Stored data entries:
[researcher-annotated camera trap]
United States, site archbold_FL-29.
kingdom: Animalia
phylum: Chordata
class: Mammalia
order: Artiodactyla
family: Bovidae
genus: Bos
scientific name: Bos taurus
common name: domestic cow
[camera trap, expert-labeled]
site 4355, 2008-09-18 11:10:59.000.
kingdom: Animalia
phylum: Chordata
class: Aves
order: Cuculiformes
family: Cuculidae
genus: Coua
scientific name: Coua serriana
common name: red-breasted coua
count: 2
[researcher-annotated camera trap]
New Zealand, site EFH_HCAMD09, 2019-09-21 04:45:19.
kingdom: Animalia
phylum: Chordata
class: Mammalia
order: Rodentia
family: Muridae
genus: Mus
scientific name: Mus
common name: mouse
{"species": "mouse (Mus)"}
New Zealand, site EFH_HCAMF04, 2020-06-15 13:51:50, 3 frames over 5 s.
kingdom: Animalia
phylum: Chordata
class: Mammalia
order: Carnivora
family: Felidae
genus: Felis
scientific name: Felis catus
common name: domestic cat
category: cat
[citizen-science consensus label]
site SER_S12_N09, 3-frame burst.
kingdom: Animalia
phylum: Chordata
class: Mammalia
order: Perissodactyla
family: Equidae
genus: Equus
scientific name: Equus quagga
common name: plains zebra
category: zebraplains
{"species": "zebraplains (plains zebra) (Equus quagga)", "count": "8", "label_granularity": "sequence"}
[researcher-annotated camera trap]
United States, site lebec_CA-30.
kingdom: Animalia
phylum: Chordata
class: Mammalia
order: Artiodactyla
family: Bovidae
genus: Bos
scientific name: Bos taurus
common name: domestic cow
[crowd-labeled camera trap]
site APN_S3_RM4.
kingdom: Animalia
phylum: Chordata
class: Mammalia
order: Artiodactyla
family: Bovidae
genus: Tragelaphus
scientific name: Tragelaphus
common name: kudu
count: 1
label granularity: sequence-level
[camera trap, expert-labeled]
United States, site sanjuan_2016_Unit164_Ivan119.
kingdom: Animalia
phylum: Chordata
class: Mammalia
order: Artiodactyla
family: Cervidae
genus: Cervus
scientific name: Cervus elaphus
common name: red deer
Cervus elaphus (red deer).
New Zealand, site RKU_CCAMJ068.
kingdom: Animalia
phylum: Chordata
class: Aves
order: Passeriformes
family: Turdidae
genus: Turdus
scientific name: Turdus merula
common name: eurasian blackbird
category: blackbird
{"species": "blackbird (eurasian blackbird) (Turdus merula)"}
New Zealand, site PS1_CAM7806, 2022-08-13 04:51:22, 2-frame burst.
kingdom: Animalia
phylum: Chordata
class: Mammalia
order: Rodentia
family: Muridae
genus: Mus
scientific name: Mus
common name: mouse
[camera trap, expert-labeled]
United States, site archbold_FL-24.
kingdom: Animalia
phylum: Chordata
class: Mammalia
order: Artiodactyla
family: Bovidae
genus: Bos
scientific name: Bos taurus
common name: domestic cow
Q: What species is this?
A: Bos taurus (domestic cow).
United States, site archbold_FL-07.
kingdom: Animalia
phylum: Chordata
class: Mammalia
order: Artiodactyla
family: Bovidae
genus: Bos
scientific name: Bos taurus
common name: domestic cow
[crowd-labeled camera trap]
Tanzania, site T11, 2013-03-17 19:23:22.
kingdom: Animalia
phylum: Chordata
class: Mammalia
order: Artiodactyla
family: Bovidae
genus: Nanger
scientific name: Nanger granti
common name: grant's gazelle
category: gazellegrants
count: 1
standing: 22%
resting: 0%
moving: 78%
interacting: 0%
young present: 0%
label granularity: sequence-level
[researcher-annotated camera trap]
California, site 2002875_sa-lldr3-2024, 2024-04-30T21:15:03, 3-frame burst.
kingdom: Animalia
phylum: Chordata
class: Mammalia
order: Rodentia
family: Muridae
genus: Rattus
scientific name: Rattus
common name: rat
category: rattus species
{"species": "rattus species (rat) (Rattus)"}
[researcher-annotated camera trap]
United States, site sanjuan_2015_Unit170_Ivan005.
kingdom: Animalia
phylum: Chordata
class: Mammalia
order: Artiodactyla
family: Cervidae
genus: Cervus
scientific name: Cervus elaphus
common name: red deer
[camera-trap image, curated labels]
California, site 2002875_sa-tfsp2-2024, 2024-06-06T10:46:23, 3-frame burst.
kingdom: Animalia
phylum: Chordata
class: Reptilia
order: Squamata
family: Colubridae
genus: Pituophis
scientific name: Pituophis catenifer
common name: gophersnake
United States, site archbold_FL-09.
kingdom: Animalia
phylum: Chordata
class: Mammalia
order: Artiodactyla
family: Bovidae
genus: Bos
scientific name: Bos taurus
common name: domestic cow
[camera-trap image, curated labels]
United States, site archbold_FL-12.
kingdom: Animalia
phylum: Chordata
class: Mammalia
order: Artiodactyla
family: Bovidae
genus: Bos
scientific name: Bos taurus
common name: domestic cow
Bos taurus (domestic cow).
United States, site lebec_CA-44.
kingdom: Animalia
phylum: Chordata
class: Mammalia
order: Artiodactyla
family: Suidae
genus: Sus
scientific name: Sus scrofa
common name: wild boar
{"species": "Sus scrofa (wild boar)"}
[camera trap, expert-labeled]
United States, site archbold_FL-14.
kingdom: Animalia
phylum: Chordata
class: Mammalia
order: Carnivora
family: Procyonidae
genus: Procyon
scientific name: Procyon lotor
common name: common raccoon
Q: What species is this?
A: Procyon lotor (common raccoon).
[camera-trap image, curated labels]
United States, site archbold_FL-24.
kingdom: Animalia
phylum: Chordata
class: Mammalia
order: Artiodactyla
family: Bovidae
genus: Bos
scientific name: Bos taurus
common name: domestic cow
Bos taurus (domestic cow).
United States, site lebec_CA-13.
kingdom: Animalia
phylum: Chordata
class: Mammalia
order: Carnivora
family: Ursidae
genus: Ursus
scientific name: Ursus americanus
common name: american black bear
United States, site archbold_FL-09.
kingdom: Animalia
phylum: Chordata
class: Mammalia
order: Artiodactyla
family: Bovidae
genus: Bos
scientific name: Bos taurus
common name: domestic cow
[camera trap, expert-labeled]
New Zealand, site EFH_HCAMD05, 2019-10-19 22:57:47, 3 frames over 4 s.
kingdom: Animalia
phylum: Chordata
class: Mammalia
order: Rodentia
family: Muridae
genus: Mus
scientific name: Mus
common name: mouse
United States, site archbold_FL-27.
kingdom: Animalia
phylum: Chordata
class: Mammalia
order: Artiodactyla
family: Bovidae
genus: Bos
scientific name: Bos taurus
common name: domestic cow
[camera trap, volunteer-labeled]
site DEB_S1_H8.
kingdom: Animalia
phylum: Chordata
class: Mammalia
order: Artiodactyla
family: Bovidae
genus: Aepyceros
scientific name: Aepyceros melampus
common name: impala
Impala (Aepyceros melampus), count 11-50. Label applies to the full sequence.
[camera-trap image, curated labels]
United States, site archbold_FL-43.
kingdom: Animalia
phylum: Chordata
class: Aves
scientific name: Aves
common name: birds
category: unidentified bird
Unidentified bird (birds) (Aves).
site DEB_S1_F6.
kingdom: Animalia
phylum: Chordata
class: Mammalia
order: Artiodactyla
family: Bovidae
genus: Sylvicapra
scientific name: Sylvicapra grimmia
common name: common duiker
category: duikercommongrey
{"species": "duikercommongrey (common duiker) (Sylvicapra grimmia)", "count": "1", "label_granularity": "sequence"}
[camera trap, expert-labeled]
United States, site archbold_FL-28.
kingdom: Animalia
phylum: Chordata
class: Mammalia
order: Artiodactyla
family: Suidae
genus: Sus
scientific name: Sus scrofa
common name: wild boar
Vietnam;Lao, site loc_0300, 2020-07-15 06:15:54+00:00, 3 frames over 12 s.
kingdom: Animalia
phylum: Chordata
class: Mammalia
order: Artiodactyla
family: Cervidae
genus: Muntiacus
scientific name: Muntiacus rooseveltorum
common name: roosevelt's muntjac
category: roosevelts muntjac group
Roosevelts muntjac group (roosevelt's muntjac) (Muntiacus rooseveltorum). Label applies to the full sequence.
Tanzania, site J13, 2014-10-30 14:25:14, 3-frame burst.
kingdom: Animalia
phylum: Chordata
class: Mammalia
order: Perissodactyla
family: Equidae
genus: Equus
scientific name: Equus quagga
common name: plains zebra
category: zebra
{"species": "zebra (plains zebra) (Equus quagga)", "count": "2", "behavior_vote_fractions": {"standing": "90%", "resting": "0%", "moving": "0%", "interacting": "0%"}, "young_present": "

_Problem to solve:_
Please print verbatim each line from the first line of the entries above to the line that contains "common name: kudu", inclusive, and nothing more.

_Answer for the task:_
[researcher-annotated camera trap]
United States, site archbold_FL-29.
kingdom: Animalia
phylum: Chordata
class: Mammalia
order: Artiodactyla
family: Bovidae
genus: Bos
scientific name: Bos taurus
common name: domestic cow
[camera trap, expert-labeled]
site 4355, 2008-09-18 11:10:59.000.
kingdom: Animalia
phylum: Chordata
class: Aves
order: Cuculiformes
family: Cuculidae
genus: Coua
scientific name: Coua serriana
common name: red-breasted coua
count: 2
[researcher-annotated camera trap]
New Zealand, site EFH_HCAMD09, 2019-09-21 04:45:19.
kingdom: Animalia
phylum: Chordata
class: Mammalia
order: Rodentia
family: Muridae
genus: Mus
scientific name: Mus
common name: mouse
{"species": "mouse (Mus)"}
New Zealand, site EFH_HCAMF04, 2020-06-15 13:51:50, 3 frames over 5 s.
kingdom: Animalia
phylum: Chordata
class: Mammalia
order: Carnivora
family: Felidae
genus: Felis
scientific name: Felis catus
common name: domestic cat
category: cat
[citizen-science consensus label]
site SER_S12_N09, 3-frame burst.
kingdom: Animalia
phylum: Chordata
class: Mammalia
order: Perissodactyla
family: Equidae
genus: Equus
scientific name: Equus quagga
common name: plains zebra
category: zebraplains
{"species": "zebraplains (plains zebra) (Equus quagga)", "count": "8", "label_granularity": "sequence"}
[researcher-annotated camera trap]
United States, site lebec_CA-30.
kingdom: Animalia
phylum: Chordata
class: Mammalia
order: Artiodactyla
family: Bovidae
genus: Bos
scientific name: Bos taurus
common name: domestic cow
[crowd-labeled camera trap]
site APN_S3_RM4.
kingdom: Animalia
phylum: Chordata
class: Mammalia
order: Artiodactyla
family: Bovidae
genus: Tragelaphus
scientific name: Tragelaphus
common name: kudu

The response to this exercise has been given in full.